== PROBLEM 1 ==
Please lay out the entries below as a JSON list of strings, one string per line and with blank lines left out. Begin at the line that contains "Here are some" and stop after the line that contains "3903 millimetres".

== DOCUMENT TEXT ==

In an update posted today written by Ingenuity pilot Martin Cacan, he outlined the engineering team’s goal for the Mars’ helicopter’s next flight, its nineteenth.

This flight, which will take place no earlier than Friday, Jan. 7, takes the scout vehicle out of the South Séítah basin, across the dividing ridge, and up onto the main plateau. The precise landing target for Flight 19 is near the landing site of Flight 8. Images taken during Flight 9 by the rotorcraft’s high-resolution Return-To-Earth (RTE) camera were used to select a safe landing zone.

…Spanning 207 feet (63 meters), this flight will last about 100 seconds at a groundspeed of 2.2 mph (1 meter per second) and altitude of 33 feet (10 meters) while taking 9 new RTE images. The final act of the flight is to turn nearly 180 degrees to flip the RTE camera to a forward-facing orientation for future flights toward the river delta. [emphasis mine]

The green line in the map to the right indicates the exact path, going about 207 feet to the northeast. The red dot marks the location of Perseverance on December 8, 2021, the last time the Perseverance science team updated their map showing the rover’s travels.

Excerpts of spatial question data
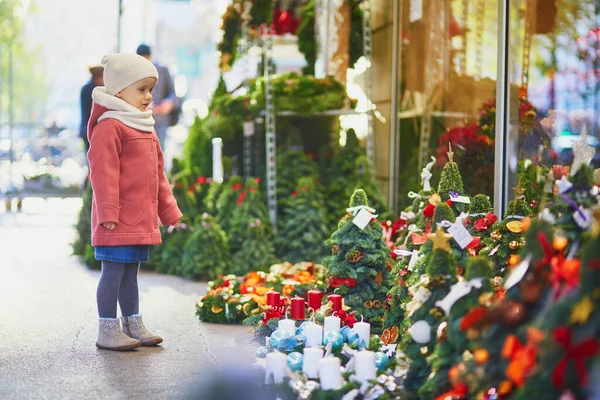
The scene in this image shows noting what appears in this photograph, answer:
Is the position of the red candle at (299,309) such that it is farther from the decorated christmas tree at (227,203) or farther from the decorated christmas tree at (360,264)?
the decorated christmas tree at (227,203)

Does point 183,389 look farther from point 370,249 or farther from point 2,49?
point 2,49

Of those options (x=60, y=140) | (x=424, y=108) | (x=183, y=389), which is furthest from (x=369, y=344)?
(x=60, y=140)

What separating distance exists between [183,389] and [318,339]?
28.4 inches

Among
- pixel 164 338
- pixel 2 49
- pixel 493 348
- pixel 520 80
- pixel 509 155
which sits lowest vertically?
pixel 164 338

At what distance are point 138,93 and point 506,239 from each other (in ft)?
7.91

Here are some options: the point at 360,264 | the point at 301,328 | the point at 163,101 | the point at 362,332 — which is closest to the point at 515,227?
the point at 362,332

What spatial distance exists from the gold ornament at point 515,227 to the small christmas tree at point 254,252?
3903 millimetres

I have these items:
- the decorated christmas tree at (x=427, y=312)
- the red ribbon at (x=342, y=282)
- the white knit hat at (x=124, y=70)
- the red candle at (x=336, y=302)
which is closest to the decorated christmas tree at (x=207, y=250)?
the red ribbon at (x=342, y=282)

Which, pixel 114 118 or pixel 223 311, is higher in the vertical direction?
pixel 114 118

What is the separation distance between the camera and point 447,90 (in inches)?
290

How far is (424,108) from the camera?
7.99 metres

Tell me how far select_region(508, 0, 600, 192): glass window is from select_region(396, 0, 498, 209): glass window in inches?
14.1

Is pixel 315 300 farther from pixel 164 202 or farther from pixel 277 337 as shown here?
pixel 164 202

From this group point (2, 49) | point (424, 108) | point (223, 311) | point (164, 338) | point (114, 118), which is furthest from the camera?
point (2, 49)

== PROBLEM 2 ==
Duplicate the passage of the Ingenuity flight text that begins at the words "In an update" and stops after the words "safe landing zone.".

== FINAL RESULT 1 ==
[
  "Here are some options: the point at 360,264 | the point at 301,328 | the point at 163,101 | the point at 362,332 — which is closest to the point at 515,227?",
  "the point at 362,332",
  "What spatial distance exists from the gold ornament at point 515,227 to the small christmas tree at point 254,252?",
  "3903 millimetres"
]

== FINAL RESULT 2 ==
In an update posted today written by Ingenuity pilot Martin Cacan, he outlined the engineering team’s goal for the Mars’ helicopter’s next flight, its nineteenth.

This flight, which will take place no earlier than Friday, Jan. 7, takes the scout vehicle out of the South Séítah basin, across the dividing ridge, and up onto the main plateau. The precise landing target for Flight 19 is near the landing site of Flight 8. Images taken during Flight 9 by the rotorcraft’s high-resolution Return-To-Earth (RTE) camera were used to select a safe landing zone.